_Aufgabe:_ Nenne bitte alle Wörter aus dem Textauszug unten, die den Buchstaben ä enthalten, in der Reihenfolge ihres Vorkommens.

_Textauszug:_
Mittwoch, 18. August 2010

Entscheidungen und Verhältnisse ändern sich.

Nachdem ich mein Zugticket für ein paar Tage Urlaub in Genf gekauft hatte, habe ich ein paar Sekunden überlegt, ob ich meinen Blog ein bisschen weiterführen sollte – und habe mich dagegen entschieden, da dieser Urlaub nicht mehr zum „Traum in Genf“ gehört, sondern eher eine Art Revival ist, also kalter Kaffee. Und den wärmt man nicht mehr auf. (Das mal zu den geänderten Entscheidungen, die Ansichten kommen später.)

_Datensätze:_
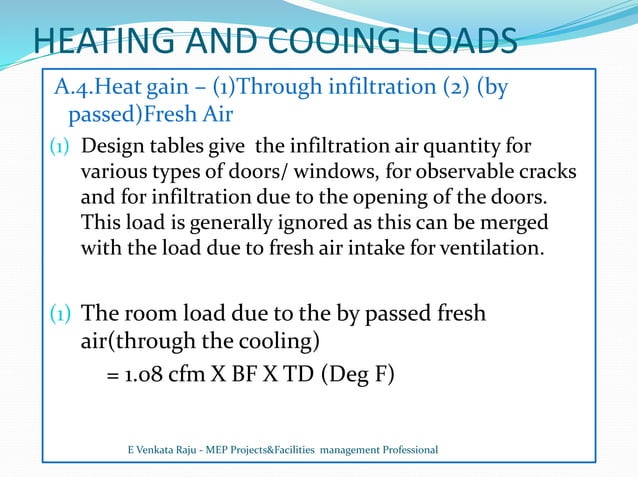 HEATING AND COOING LOADS

A.4.Heat gain – (1)Through infiltration (2) (by passed)Fresh Air

(1) Design tables give the infiltration air quantity for various types of doors/ windows, for observable cracks and for infiltration due to the opening of the doors. This load is generally ignored as this can be merged with the load due to fresh air intake for ventilation.

(1) The room load due to the by passed fresh air(through the cooling)
= 1.08 cfm X BF X TD (Deg F)

E Venkata Raju - MEP Projects&Facilities management Professional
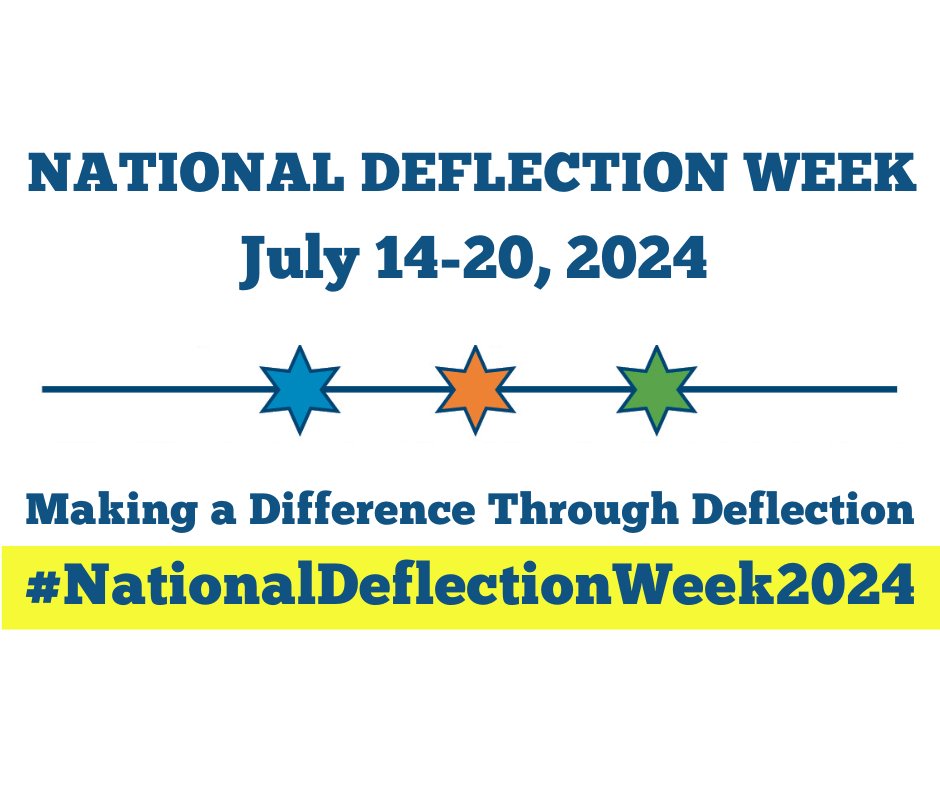 NATIONAL DEFLECTION WEEK
July 14-20, 2024

Making a Difference Through Deflection
#NationalDeflectionWeek2024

_Lösung:_ Verhältnisse, ändern, wärmt, geänderten, später